Asset quality within the non-banking financial sector (NBFCs) deteriorated with the share of stressed assets rising to 5.9 per cent in March 2025 from 3.9 per cent in September 2024, according to the Reserve Bank of India’s Financial Stability Report (FSR).
Slippage ratios among upper layer NBFCs have been rising, along with an upward trend in loan write-offs.
Notably, write-offs for upper layer NBFCs surged to 72.9 per cent in March 2025 from about 50 per cent in June 2022.
For middle layer NBFCs, write-offs increased to 38.7 per cent from approximately 20 per cent during the same period.
As a result, combined write-offs for both layers rose to 46.4 per cent in March 2025, up from nearly 20 per cent in June 2022.
“Some NBFCs have shown aggressive credit expansion despite elevated write-offs, raising concerns about credit discipline,” the report said.
The FSR noted a marginal deterioration in the Non-Banking Stability Indicator since December 2024, driven by increased risks associated with cost of funds and borrowing.
Nonetheless, the RBI maintained that the NBFC sector remains resilient and well-positioned to support economic growth, backed by relatively healthy balance sheets.
“There has been a marginal deterioration in the non-banking stability indicator since the December 2024 FSR, as two of the five dimensions; cost of funds and cost of borrowings showed an increase in risk.
"Overall, the NBFC sector remains resilient, and the sector is well positioned to support economic growth aided by healthy balance sheets,” the report said.
The report further highlighted that NBFCs, including housing finance companies (HFCs) and fintech firms, account for 84.3 per cent of personal loans below Rs 50,000, according to the latest Financial Stability Report (FSR).
The report highlights rising credit risk in this segment, noting that around 10 per cent of borrowers availing personal loans under Rs 50,000 already had overdue loans.
“Over two-thirds of borrowers who took personal loans in the last quarter had more than three active loans at the time of origination, indicating growing debt stress among small-ticket borrowers,” the report said.
While bank lending to NBFCs has declined, bank finance remains the dominant funding source for the sector.
However, reduced access to bank borrowing has pushed up the overall cost of funds and foreign currency borrowings.

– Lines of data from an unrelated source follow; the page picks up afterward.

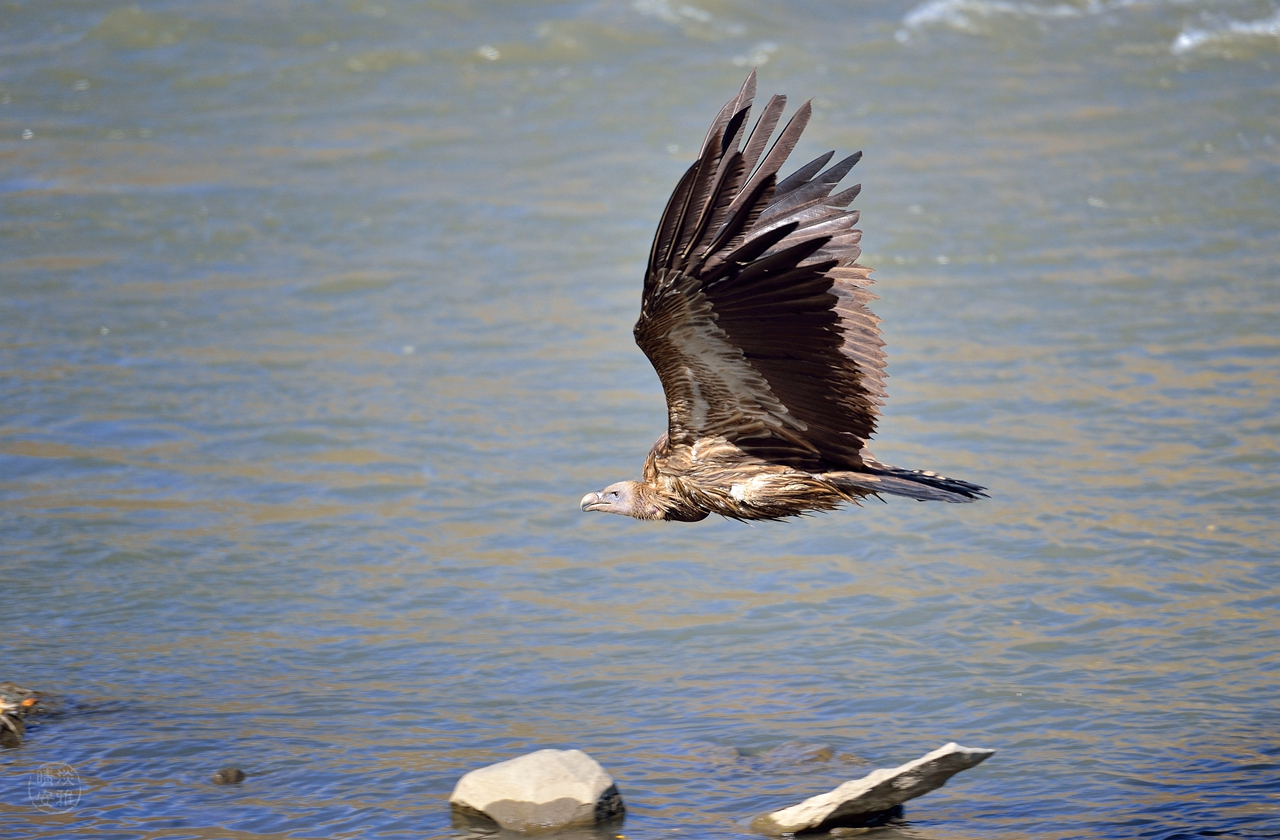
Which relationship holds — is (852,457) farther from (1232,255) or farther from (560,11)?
(560,11)

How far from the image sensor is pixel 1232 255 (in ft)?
42.0

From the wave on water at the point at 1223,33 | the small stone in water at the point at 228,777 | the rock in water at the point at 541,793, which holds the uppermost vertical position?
the wave on water at the point at 1223,33

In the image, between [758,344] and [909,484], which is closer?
[758,344]

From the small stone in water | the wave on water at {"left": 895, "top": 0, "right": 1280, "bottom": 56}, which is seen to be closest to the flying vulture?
the small stone in water

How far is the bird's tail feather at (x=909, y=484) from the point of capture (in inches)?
200

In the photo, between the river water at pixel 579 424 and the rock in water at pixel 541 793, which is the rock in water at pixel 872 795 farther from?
the rock in water at pixel 541 793

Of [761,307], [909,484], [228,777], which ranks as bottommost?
[228,777]

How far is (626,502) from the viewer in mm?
6051

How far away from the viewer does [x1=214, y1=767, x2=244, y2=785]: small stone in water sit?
5969mm

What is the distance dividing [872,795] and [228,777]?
254 centimetres

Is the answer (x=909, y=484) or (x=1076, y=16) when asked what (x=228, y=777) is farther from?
(x=1076, y=16)

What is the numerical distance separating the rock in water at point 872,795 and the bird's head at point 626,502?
1.28 m

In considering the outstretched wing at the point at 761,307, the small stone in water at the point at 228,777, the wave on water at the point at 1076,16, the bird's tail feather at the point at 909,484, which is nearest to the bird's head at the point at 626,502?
the outstretched wing at the point at 761,307

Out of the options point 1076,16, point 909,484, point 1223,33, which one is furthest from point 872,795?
point 1076,16
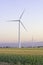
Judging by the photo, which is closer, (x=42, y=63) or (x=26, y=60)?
(x=42, y=63)

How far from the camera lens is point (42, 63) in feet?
100

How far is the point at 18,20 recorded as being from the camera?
67.8m

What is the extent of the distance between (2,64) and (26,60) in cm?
525

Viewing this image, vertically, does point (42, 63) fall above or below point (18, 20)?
below

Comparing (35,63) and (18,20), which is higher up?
(18,20)

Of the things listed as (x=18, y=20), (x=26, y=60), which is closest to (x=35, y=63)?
(x=26, y=60)

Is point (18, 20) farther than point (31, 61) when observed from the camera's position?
Yes

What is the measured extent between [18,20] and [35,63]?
3770 cm

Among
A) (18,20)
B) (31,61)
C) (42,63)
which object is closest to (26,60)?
(31,61)

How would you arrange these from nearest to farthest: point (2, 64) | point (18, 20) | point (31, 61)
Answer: point (2, 64) < point (31, 61) < point (18, 20)

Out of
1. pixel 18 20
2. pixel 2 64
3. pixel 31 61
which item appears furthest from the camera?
pixel 18 20

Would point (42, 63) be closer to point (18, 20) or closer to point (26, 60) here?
point (26, 60)

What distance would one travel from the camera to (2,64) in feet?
97.8

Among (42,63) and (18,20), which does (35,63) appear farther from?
(18,20)
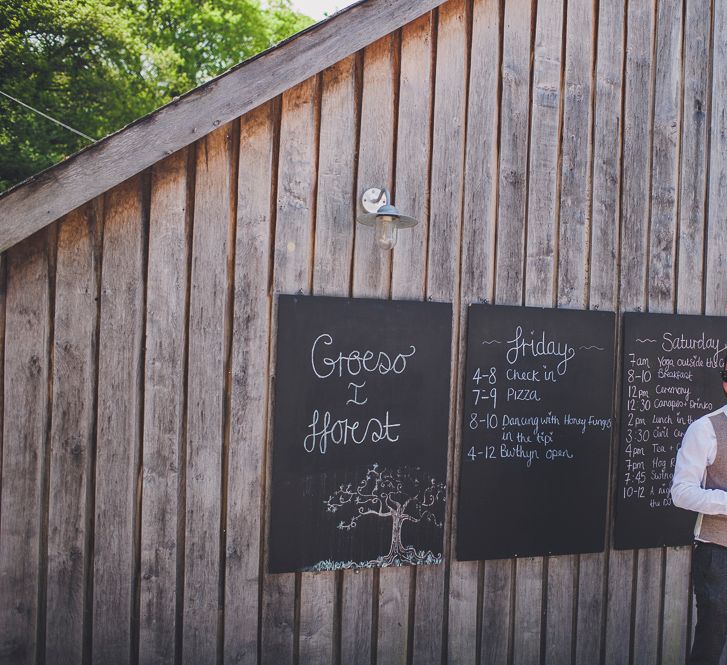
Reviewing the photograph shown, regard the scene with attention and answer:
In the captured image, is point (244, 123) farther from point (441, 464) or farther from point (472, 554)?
point (472, 554)

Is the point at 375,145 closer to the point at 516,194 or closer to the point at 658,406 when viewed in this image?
the point at 516,194

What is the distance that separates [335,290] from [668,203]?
87.5 inches

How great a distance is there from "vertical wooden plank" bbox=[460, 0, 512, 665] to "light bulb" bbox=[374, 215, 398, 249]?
52 cm

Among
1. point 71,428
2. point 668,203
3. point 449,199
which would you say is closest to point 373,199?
point 449,199

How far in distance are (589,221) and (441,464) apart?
168cm

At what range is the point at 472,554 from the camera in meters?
3.81

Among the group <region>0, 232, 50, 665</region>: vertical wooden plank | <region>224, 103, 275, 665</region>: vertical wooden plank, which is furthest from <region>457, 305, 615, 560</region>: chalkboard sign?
<region>0, 232, 50, 665</region>: vertical wooden plank

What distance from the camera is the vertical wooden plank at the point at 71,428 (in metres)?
3.20

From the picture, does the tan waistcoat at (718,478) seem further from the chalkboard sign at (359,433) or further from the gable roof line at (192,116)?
the gable roof line at (192,116)

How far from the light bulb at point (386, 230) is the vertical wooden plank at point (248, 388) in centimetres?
54

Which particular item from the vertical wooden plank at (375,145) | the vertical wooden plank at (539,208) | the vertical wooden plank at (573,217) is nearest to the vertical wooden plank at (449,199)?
the vertical wooden plank at (375,145)

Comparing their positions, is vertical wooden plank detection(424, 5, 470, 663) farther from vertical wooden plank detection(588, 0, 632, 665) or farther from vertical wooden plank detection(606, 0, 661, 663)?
vertical wooden plank detection(606, 0, 661, 663)

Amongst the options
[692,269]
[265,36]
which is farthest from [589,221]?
[265,36]

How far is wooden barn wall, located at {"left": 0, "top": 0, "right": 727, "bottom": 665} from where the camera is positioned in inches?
127
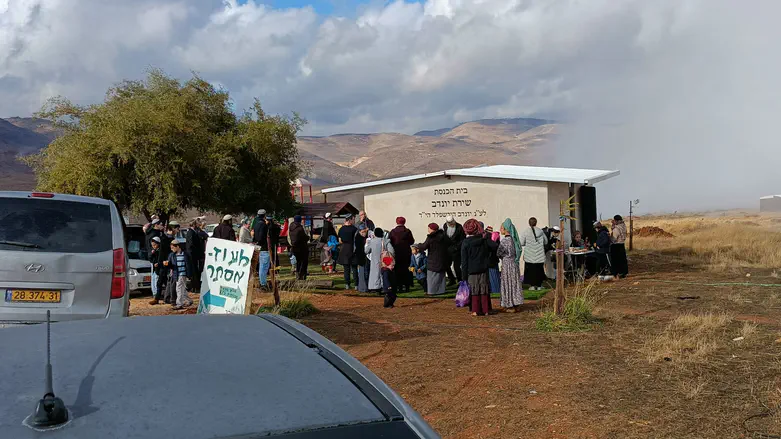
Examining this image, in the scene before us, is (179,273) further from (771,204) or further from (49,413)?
(771,204)

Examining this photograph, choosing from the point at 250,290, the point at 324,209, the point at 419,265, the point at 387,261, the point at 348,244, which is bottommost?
the point at 419,265

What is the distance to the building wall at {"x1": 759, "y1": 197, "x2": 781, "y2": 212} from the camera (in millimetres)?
76175

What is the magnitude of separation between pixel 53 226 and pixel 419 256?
1103cm

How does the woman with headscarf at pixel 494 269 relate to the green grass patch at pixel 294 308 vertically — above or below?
above

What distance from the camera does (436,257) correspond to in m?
14.8

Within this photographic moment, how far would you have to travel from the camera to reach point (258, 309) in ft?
37.4

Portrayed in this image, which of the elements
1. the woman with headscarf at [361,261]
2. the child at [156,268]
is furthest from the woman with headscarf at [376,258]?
the child at [156,268]

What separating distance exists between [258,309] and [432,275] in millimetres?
4989

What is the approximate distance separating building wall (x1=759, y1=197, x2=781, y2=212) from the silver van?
81.6m

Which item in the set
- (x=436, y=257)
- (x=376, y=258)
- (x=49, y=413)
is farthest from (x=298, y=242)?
(x=49, y=413)

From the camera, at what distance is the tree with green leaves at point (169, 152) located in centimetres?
2259

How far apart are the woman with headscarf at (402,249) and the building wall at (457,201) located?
335cm

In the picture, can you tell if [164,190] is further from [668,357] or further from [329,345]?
[329,345]

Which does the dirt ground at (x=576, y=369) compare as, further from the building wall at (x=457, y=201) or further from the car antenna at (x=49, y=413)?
the building wall at (x=457, y=201)
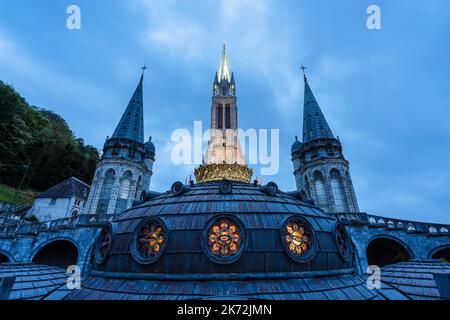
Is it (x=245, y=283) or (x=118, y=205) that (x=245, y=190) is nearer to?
(x=245, y=283)

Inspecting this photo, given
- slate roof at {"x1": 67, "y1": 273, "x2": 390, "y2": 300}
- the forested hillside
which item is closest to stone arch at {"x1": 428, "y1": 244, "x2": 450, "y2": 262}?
slate roof at {"x1": 67, "y1": 273, "x2": 390, "y2": 300}

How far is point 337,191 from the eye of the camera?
3183cm

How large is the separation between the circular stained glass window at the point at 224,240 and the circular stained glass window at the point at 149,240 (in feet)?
5.01

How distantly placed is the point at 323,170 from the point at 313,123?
34.0 feet

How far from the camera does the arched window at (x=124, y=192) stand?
104 ft

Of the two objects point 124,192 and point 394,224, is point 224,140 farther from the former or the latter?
point 394,224

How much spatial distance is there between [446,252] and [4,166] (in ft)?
236

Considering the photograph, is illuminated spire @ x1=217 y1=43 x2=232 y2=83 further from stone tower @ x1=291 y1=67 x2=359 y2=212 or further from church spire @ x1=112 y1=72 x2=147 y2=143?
stone tower @ x1=291 y1=67 x2=359 y2=212

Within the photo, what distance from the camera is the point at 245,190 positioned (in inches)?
370

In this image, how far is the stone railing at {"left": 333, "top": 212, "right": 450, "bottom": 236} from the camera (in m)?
20.0

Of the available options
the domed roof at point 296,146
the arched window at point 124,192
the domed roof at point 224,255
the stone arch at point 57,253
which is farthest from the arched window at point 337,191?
the stone arch at point 57,253

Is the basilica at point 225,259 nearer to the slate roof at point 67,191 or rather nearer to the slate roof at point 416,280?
the slate roof at point 416,280

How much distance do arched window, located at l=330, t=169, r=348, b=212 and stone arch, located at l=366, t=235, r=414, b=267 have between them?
8.25m

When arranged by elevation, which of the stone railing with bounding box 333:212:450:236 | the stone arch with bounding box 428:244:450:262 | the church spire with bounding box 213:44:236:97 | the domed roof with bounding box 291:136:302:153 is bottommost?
the stone arch with bounding box 428:244:450:262
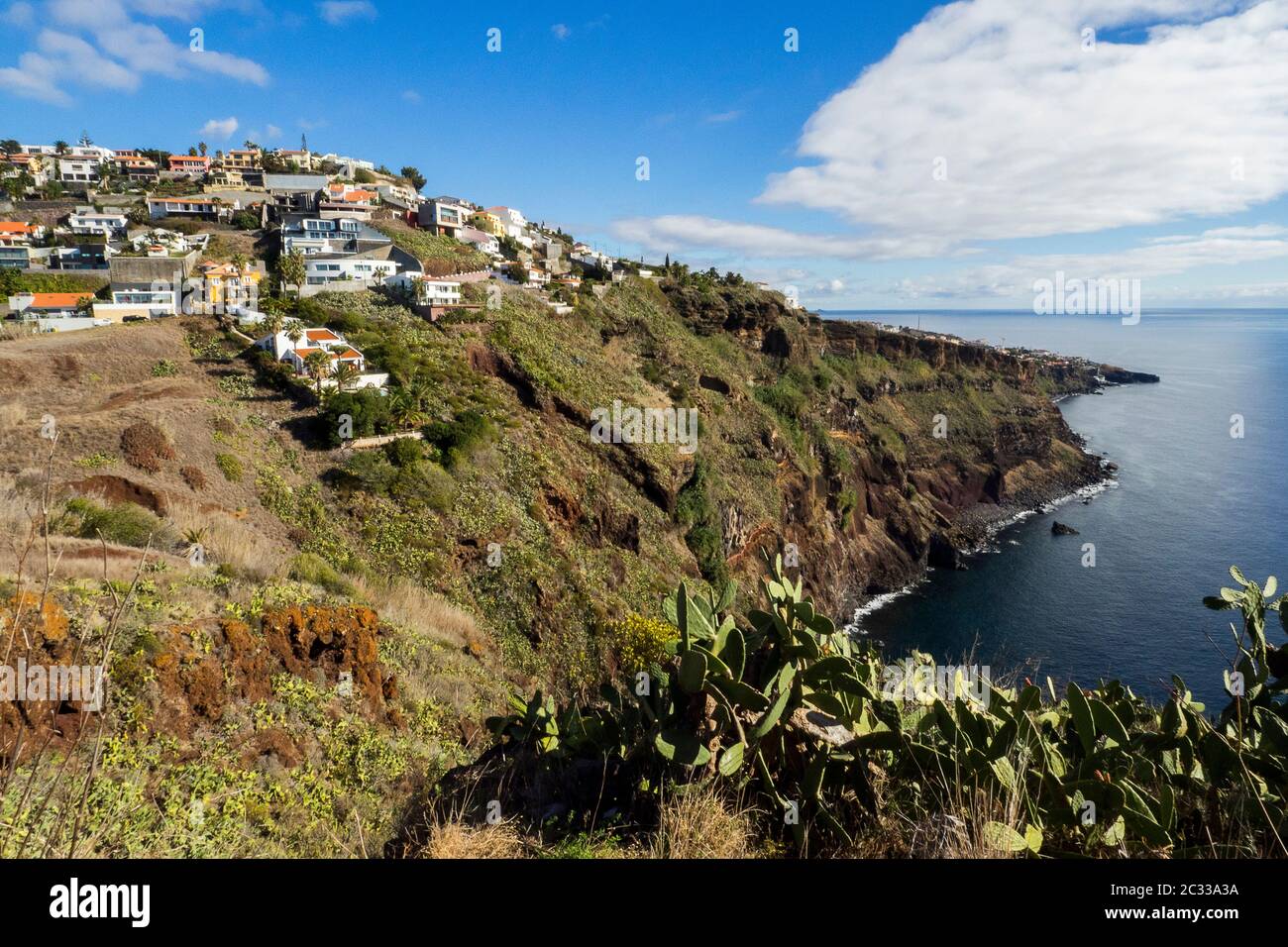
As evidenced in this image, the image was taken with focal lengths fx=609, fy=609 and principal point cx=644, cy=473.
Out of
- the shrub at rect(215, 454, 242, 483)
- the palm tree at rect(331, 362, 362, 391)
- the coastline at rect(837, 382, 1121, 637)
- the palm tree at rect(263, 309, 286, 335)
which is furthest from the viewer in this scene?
the coastline at rect(837, 382, 1121, 637)

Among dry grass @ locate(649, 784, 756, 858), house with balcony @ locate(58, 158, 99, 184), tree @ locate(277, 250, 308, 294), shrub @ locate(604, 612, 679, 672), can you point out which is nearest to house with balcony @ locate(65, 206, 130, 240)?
tree @ locate(277, 250, 308, 294)

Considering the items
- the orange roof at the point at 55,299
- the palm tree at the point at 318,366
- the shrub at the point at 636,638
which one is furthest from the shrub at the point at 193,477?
the orange roof at the point at 55,299

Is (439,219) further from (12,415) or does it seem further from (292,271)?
(12,415)

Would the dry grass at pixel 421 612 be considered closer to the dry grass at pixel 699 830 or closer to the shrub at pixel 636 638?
the shrub at pixel 636 638

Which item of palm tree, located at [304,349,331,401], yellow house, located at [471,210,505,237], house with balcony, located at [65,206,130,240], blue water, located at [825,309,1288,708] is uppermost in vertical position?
yellow house, located at [471,210,505,237]

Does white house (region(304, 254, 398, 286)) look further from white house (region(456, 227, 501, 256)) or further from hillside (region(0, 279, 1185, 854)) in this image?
white house (region(456, 227, 501, 256))
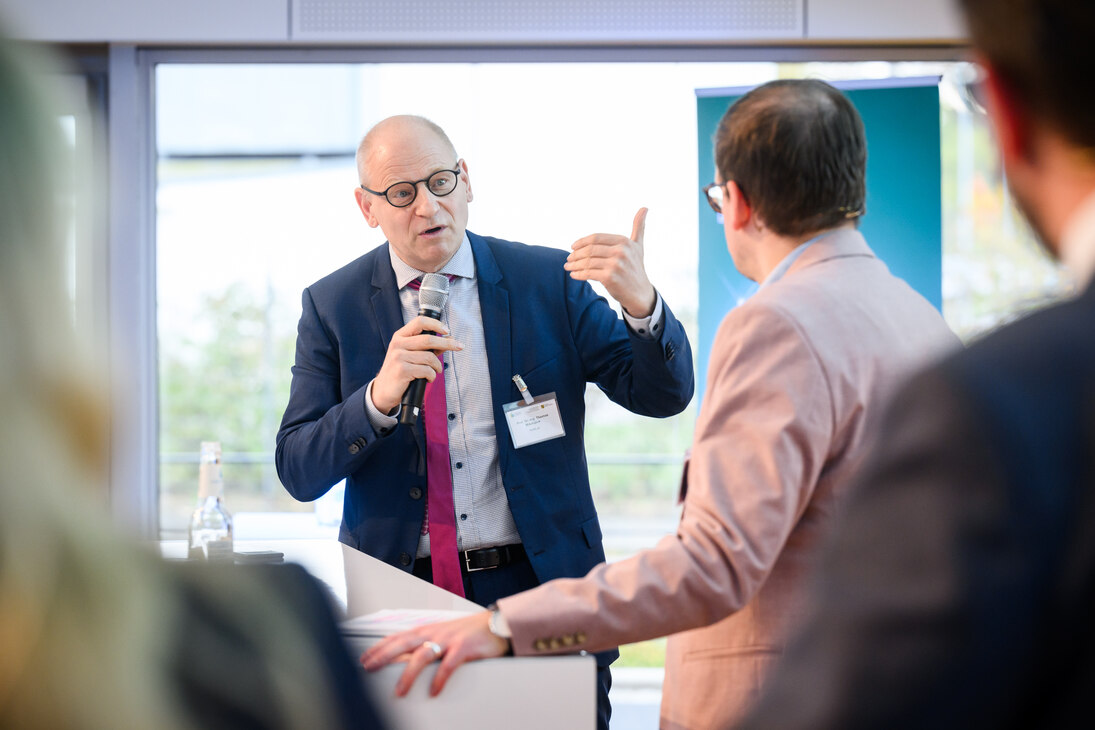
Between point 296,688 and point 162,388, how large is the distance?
4281 mm

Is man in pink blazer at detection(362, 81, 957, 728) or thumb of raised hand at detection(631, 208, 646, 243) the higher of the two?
thumb of raised hand at detection(631, 208, 646, 243)

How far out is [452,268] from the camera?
8.57 feet

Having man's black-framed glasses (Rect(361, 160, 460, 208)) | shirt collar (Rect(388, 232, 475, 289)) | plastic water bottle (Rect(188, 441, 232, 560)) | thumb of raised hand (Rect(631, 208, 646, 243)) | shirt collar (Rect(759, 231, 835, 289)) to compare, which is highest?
man's black-framed glasses (Rect(361, 160, 460, 208))

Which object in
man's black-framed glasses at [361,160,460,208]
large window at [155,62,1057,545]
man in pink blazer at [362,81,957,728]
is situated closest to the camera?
man in pink blazer at [362,81,957,728]

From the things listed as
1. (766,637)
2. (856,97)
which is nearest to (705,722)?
(766,637)

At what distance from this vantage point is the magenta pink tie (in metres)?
2.32

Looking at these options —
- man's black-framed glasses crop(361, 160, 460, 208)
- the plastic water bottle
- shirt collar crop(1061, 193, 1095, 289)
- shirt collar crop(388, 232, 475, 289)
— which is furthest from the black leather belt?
shirt collar crop(1061, 193, 1095, 289)

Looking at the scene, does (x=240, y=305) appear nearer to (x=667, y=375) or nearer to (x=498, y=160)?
(x=498, y=160)

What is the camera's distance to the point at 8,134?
18.6 inches

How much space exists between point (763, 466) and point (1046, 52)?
817 millimetres

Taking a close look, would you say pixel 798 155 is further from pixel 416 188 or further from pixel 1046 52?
pixel 416 188

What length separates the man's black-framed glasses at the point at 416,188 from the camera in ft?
8.36

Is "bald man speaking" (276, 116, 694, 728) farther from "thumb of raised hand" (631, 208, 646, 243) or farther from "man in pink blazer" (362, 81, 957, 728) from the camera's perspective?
"man in pink blazer" (362, 81, 957, 728)

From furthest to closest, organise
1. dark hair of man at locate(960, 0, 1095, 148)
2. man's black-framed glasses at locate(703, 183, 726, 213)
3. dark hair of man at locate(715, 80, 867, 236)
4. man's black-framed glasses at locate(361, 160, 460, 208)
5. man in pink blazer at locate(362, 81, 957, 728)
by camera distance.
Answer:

Credit growth for upper and middle layer NBFCs rose to 20.7 per cent year-on-year in March 2025, up from 16 per cent in September 2024, though still below the pace recorded in September 2023.
The acceleration in credit growth was mainly driven by upper layer NBFCs, partly due to the reclassification of a housing finance company as an NBFC-UL and the merger of a middle layer NBFC with an upper layer entity.